Insurance has fast become a millstone around the necks of on-demand drivers who want insurance to match the digital experience of subscribing to a driving job, without having to pay a premium or manage the complexities of coverage. Some commercial auto insurance policies can cost upward of $10K annually which is a huge chunk from a driver’s income, especially if they are driving to already make up for an income shortfall.

The insurance industry owes on-demand drivers fair, accessible policies, and this is where embedded insurance plays a significant role.


Embedded Insurance: Revolutionizing On-Demand Driving

Embedded insurance offers an immediate solution. While it has become a popular concept for consumers who now often tag on protection at the point of purchase for items like concert tickets, travel, health and car hire, the auto insurance industry is just starting to realize the benefits of embedded insurance. By purchasing insurance products and making claims via apps linked to on-demand platforms like Uber and Amazon, drivers can expect a seamless, frictionless experience which quickly matches them to the appropriate coverage for the type of work they do (transportation or courier), factoring in a myriad of data points including duration and location.

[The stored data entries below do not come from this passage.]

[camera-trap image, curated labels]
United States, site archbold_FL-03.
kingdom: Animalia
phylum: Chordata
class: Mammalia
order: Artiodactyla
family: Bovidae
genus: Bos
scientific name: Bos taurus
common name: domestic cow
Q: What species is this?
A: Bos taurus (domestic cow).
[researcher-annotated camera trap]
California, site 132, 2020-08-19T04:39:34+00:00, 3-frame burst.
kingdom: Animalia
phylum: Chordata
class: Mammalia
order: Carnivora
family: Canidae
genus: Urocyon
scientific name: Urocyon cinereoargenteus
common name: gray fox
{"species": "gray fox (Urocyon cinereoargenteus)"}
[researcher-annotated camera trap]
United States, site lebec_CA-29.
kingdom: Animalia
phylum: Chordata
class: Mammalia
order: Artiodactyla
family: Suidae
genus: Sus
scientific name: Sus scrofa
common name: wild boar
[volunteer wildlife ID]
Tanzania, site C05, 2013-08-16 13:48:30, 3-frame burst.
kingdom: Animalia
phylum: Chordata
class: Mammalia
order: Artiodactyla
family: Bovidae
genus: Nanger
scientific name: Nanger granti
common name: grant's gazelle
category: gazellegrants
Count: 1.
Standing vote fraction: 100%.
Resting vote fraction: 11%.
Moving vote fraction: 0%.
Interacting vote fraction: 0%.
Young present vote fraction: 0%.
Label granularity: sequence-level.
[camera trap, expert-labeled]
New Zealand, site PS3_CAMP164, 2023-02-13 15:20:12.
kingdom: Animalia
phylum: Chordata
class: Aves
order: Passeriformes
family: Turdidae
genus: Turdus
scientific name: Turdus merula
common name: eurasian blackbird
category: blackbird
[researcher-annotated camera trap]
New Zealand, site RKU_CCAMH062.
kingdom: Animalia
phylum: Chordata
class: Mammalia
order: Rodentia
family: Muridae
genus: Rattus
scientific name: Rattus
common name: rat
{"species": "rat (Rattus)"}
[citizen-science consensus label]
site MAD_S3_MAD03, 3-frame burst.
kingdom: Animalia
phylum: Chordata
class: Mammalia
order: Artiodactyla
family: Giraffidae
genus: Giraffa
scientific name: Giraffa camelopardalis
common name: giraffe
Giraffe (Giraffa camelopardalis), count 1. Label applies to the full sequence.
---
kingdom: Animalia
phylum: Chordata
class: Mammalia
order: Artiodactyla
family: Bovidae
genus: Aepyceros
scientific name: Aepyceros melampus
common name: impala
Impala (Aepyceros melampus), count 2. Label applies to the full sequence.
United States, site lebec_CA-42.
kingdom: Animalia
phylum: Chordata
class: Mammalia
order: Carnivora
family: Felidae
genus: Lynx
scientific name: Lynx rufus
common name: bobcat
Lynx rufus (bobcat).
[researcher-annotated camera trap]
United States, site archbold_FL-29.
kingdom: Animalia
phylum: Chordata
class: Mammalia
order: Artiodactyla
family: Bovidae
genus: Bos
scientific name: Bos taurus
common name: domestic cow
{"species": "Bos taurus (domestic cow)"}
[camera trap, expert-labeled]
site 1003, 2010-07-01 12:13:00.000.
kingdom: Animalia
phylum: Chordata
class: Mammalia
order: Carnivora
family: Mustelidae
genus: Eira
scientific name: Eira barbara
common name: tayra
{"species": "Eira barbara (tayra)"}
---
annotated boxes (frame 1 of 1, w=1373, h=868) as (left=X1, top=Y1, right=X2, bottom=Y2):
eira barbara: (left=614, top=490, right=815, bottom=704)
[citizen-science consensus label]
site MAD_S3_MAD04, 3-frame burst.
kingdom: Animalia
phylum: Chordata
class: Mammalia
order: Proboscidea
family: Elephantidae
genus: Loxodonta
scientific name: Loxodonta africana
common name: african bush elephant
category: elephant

Effectively, embedding insurance eliminates the need for drivers to go through additional manual steps or fill out complex forms to obtain auto insurance, as all the data is collated from the platform or app. Platforms offer insurers a direct link to the driver meaning sharing of alternative data allowing for better underwriting, leading to better loss ratio and competitively priced insurance products. Drivers are not only matched to appropriate insurance, but also covered for risks they didn’t realize they needed. As a result, drivers can simply ‘tap and drive’ with the confidence that they are comprehensively protected at the right price. The outcome is drivers getting more suitable products; platforms having happier, more content drivers; and insurers getting better underwriting results; making it a win-win-win for all three: the platform, the driver and the insurer.


Underwriting the Two Ps: Price and Protection

Embedded insurance can make a huge difference to the financial wellbeing of on-demand drivers as insurers can develop fair pricing products for each individual based on a wealth of information.

Underwriting plays a significant role in providing a fair policy for the on-demand worker, especially with drivers switching between types of work, such as from livery to courier. Furthermore, technology, dynamic pricing and deep understanding of insurance loss ratios are factored into the algorithms, which can crunch quickly through other data points to offer personalized insurance products for individual drivers.

Data from the platform (such delivery or trip data)), from claims and other proprietary datasets relevant to the on-demand worker such as speed, incidents, driving ability and safety, ensures that coverage is comprehensive and adaptable to the type of work the on-demand driver chooses to do. Embedded insurance offers on-demand auto insurers the opportunity to leverage all this data and mitigate any risk of alienating a huge workforce that has chosen flexibility and financial control over traditional working patterns.

On-demand drivers are leading the charge of the on-demand economy and through the convenience of embedded insurance solutions, their hearts and minds can be captured and the industry transformed.

Embedded insurance produces a symbiotic relationship between the on-demand driver, the insurer and the platform: each benefits from the involvement of the others, ultimately developing deeply personalized underwriting coupled with accurate pricing models that lead to an amazing customer experience that fosters loyalty.  Auto insurance now has the opportunity to revolutionize itself for the on-demand economy.